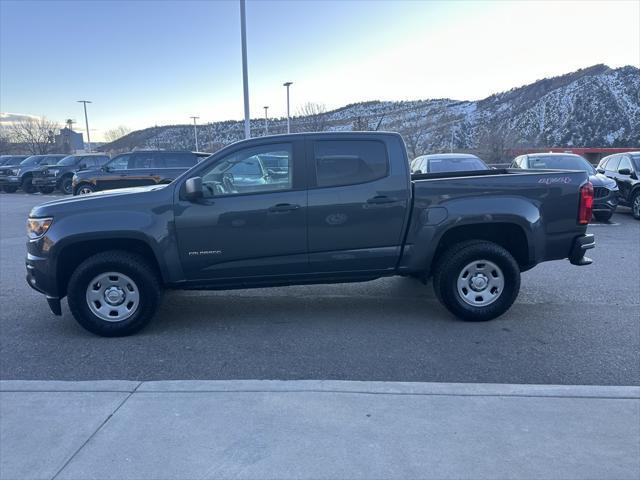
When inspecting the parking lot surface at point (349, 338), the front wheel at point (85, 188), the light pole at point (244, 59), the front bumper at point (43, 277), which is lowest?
the parking lot surface at point (349, 338)

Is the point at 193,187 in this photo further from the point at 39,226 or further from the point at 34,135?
the point at 34,135

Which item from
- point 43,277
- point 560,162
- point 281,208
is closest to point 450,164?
point 560,162

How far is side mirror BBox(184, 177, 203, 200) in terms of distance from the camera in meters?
4.59

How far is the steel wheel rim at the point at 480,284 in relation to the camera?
5.00 m

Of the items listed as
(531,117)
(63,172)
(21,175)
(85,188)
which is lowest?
(85,188)

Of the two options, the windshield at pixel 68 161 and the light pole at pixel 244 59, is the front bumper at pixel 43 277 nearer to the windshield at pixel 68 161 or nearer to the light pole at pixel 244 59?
the light pole at pixel 244 59

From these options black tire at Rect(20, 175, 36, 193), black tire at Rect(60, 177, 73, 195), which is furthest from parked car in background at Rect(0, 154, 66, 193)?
black tire at Rect(60, 177, 73, 195)

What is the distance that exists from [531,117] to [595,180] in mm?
55098

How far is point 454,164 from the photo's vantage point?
39.6 feet

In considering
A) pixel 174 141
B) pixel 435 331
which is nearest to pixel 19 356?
pixel 435 331

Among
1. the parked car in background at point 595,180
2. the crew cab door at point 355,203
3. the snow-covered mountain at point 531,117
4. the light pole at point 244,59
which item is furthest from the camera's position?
the snow-covered mountain at point 531,117

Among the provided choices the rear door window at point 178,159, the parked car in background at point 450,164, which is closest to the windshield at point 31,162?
the rear door window at point 178,159

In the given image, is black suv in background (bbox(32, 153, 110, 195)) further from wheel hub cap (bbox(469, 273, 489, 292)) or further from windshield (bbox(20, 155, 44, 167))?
wheel hub cap (bbox(469, 273, 489, 292))

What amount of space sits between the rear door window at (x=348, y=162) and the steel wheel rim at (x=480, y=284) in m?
1.35
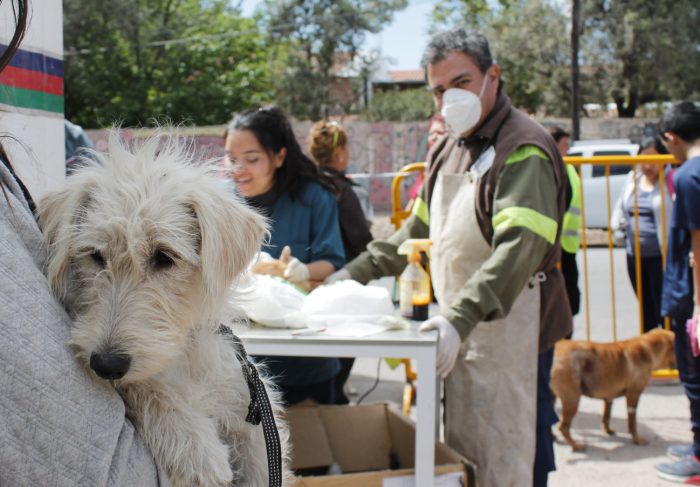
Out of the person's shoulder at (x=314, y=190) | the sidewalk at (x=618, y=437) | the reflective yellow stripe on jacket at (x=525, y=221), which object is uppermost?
the person's shoulder at (x=314, y=190)

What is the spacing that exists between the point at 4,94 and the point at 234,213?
A: 0.62 metres

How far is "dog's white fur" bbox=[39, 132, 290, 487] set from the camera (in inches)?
52.9

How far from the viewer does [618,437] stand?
525 cm

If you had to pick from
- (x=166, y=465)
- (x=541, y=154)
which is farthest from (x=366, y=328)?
(x=166, y=465)

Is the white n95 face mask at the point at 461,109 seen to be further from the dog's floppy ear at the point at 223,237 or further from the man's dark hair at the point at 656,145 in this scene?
the man's dark hair at the point at 656,145

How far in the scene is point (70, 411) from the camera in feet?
3.53

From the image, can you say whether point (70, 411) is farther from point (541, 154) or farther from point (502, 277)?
point (541, 154)

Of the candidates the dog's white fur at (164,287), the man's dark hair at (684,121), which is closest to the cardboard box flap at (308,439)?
the dog's white fur at (164,287)

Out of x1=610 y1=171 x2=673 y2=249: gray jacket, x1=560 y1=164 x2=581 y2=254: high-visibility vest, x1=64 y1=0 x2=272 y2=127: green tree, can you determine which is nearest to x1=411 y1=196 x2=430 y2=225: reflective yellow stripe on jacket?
x1=560 y1=164 x2=581 y2=254: high-visibility vest

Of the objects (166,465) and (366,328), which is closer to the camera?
(166,465)

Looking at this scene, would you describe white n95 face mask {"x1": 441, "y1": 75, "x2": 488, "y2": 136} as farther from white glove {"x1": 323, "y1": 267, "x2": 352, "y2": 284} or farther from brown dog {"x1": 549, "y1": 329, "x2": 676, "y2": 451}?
brown dog {"x1": 549, "y1": 329, "x2": 676, "y2": 451}

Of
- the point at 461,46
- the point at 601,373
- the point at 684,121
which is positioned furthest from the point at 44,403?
the point at 601,373

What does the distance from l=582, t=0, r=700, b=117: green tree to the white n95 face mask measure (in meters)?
31.0

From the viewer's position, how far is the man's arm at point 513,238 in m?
2.77
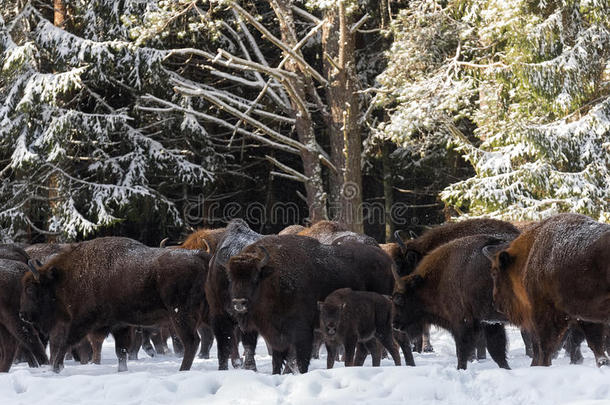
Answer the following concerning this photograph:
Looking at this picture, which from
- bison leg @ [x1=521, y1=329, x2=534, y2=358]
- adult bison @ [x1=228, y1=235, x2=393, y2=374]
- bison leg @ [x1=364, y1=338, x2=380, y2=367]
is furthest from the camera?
bison leg @ [x1=521, y1=329, x2=534, y2=358]

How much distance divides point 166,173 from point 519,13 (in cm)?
1200

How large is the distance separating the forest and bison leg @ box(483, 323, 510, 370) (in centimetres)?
1015

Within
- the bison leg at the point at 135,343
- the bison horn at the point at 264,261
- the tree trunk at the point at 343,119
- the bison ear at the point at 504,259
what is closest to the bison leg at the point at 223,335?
the bison horn at the point at 264,261

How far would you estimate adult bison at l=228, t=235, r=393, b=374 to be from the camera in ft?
33.7

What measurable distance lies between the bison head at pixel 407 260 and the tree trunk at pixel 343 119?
10.6 m

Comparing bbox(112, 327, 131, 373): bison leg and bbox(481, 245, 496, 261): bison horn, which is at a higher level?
bbox(481, 245, 496, 261): bison horn

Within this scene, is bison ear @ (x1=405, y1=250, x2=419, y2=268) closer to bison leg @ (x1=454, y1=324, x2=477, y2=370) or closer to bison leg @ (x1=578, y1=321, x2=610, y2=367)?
bison leg @ (x1=454, y1=324, x2=477, y2=370)

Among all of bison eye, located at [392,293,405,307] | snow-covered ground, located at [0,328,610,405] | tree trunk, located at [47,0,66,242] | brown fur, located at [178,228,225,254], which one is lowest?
snow-covered ground, located at [0,328,610,405]

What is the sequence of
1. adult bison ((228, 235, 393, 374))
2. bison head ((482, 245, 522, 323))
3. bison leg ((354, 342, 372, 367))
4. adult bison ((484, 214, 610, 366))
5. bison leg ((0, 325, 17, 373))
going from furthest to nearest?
bison leg ((0, 325, 17, 373))
bison leg ((354, 342, 372, 367))
bison head ((482, 245, 522, 323))
adult bison ((228, 235, 393, 374))
adult bison ((484, 214, 610, 366))

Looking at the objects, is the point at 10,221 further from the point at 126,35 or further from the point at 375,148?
the point at 375,148

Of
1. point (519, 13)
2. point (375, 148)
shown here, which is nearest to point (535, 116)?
point (519, 13)

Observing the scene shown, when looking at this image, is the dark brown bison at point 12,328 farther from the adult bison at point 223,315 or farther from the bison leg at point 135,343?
the adult bison at point 223,315

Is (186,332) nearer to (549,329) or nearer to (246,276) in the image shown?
(246,276)

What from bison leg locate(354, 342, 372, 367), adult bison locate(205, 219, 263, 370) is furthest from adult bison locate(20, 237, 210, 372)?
bison leg locate(354, 342, 372, 367)
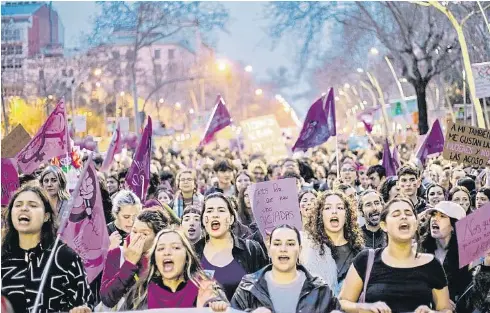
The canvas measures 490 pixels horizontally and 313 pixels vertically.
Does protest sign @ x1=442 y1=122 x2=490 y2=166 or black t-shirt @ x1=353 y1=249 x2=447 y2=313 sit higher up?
protest sign @ x1=442 y1=122 x2=490 y2=166

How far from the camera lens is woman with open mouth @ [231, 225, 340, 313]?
658 cm

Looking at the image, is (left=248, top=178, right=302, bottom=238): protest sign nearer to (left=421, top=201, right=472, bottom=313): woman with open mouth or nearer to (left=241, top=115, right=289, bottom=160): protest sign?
(left=421, top=201, right=472, bottom=313): woman with open mouth

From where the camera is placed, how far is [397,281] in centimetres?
672

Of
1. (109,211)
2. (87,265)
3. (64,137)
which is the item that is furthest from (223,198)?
(64,137)

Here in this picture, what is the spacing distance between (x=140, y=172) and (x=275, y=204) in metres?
3.29

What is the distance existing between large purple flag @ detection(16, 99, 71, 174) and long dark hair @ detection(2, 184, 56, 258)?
12.9ft

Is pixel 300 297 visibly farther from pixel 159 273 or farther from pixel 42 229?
pixel 42 229

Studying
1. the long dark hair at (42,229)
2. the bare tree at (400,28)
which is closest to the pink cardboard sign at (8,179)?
the long dark hair at (42,229)

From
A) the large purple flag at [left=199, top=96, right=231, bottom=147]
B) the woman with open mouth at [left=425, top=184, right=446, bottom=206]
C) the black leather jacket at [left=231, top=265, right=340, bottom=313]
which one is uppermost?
the large purple flag at [left=199, top=96, right=231, bottom=147]

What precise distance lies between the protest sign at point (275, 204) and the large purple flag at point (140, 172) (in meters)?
2.88

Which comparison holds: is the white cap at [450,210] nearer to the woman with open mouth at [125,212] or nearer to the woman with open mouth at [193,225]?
the woman with open mouth at [193,225]

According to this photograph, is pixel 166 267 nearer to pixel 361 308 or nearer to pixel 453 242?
pixel 361 308

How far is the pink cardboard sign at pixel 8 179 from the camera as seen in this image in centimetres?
990

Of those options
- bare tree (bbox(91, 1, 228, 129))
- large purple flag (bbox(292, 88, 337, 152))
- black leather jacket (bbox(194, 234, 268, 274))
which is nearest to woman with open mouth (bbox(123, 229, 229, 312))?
black leather jacket (bbox(194, 234, 268, 274))
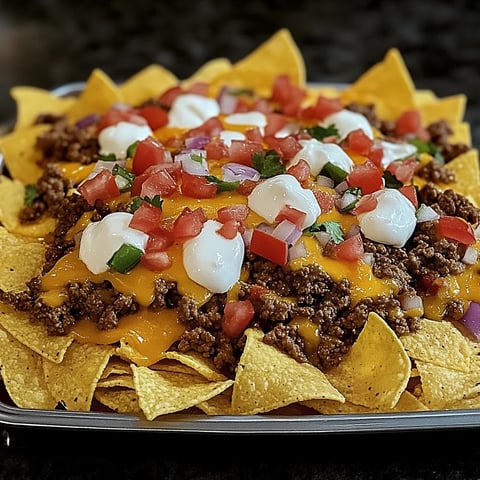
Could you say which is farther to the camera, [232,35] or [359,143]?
[232,35]

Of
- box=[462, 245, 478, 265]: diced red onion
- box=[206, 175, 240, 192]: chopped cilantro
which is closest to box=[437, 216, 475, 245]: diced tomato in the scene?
box=[462, 245, 478, 265]: diced red onion

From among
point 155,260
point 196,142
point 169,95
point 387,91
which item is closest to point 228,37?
point 387,91

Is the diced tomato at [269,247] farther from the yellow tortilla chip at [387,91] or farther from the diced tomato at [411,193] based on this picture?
the yellow tortilla chip at [387,91]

###

_Work to do_
Beginning with the line that holds "What precise distance", output each line to the end of the material above, exactly, omitting the pictures.

_Response for this exercise_
What precise distance lies between the protest sign at point (275, 204) and the large purple flag at point (140, 172) (in meters)?
2.88

Which comparison holds: is the white cap at [450,210] nearer to the woman with open mouth at [125,212] or nearer to the woman with open mouth at [193,225]?
the woman with open mouth at [193,225]

According to this photograph, is pixel 166 267 nearer to pixel 361 308 or nearer to pixel 453 242?
pixel 361 308

How far is the pink cardboard sign at pixel 8 179 from the camera as seen in this image in centimetres?
990

Of those options
- bare tree (bbox(91, 1, 228, 129))
- large purple flag (bbox(292, 88, 337, 152))
- black leather jacket (bbox(194, 234, 268, 274))
which is nearest to woman with open mouth (bbox(123, 229, 229, 312))?
black leather jacket (bbox(194, 234, 268, 274))
Could you say which is farther to the camera, [232,35] or [359,143]?
[232,35]

Of
- box=[462, 245, 478, 265]: diced red onion
- box=[206, 175, 240, 192]: chopped cilantro
which is closest to box=[437, 216, 475, 245]: diced tomato in the scene?
box=[462, 245, 478, 265]: diced red onion

From among
point 155,260
point 196,142
point 169,95
point 387,91
which item is closest to point 228,37?
point 387,91

Is the diced tomato at [269,247] farther from the yellow tortilla chip at [387,91] or farther from the diced tomato at [411,193] based on this picture?
the yellow tortilla chip at [387,91]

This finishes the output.